It is a testament to Michael Jackson’s work ethic that nearly five years after his death, he continues to tour.
Whereas most musicians would take death as a sign that it was time to slow down and smell the roses, the King of Pop continues to entertain and enthrall audiences worldwide with his “Immortal” tour—an electrifying multimedia performance that is undeniably live, although Michael Jackson is, technically, dead.
The tour has been going full-steam since October of 2011—a mere 16 months after his death, most of which was undoubtedly spent in rehearsal—and is now rated as the ninth top-grossing concert tour in history. This exciting and lively joint venture between his estate and Cirque du Soleil—which presumably inherited most of his pet chimps after his demise—is described in an official press release as:
A riveting fusion of visuals, dance, music and fantasy that immerses audiences in Michael’s creative world and literally turns his signature moves upside down….Aimed at lifelong fans as well as those experiencing Michael’s creative genius for the first time, the show captures the essence, soul and inspiration of the King of Pop, celebrating a legacy that continues to transcend generations.
It indeed captures his soul and transcends generations, as any good postmortem concert tour should do. It has also captured at least $340 million in worldwide revenue, making Jackson one of the world’s wealthiest deceased celebrities.

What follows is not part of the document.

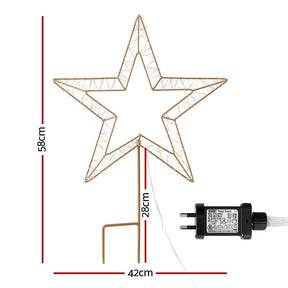 100 LED Christmas Lights Fairy Light Ground Star Garden Decoration Jingle Jollys - SportZone.co.nz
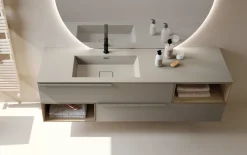 Baxar Mobile bagno M1 system 041 SCONTATO a PREZZI OUTLET- Mobili Bagno Sospeso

According to Wikipedia, here’s some of the live action you can expect should you decide to plunk down the $100+ necessary to see this performer revivified long after his expiration date:
The Mime awakens the inhabitants….Five fanatics take pictures of the audience and try to get into the gates of Neverland….Welders perform on motorized cables….Mime gains the talents of Michael and performs beatbox….Hip-hop dance choreography with basketballs….Artists descend onto the stage with glowing red hearts.
I dare you to find another entertainment experience hinging around a dead celebrity that incorporates mime, welding, and choreographed basketballs. I didn’t even mention that there are also bat costumes and “Gangster types [that] have 3D-printed surreal guns that shoot pyrotechniques [sic] when the triggers are pulled.”
Michael Jackson’s music has always been “gangster”—a gritty, authentic, anthropological reflection of the hardships and triumphs that urban youth experience all over America in their urban environments as they listen to their urban mating songs. His music is the sound of change, of rebellion, of revolution. He gave a voice to the voiceless and hope to the hopeless and “Jesus Juice” to his young male companions during sleepovers.
I can’t think of anything more tasteful, touching, and inspirational than having your far less talented family members continue to ride your casket for every penny it’s worth long after you die. If I told you I was crying while typing this, you’d probably say that I’m lying.
Although Michael Joseph Jackson may no longer be moonwalking, he continues brazenly dancing from the crypt. Congrats, MJ! Long may you stay dead!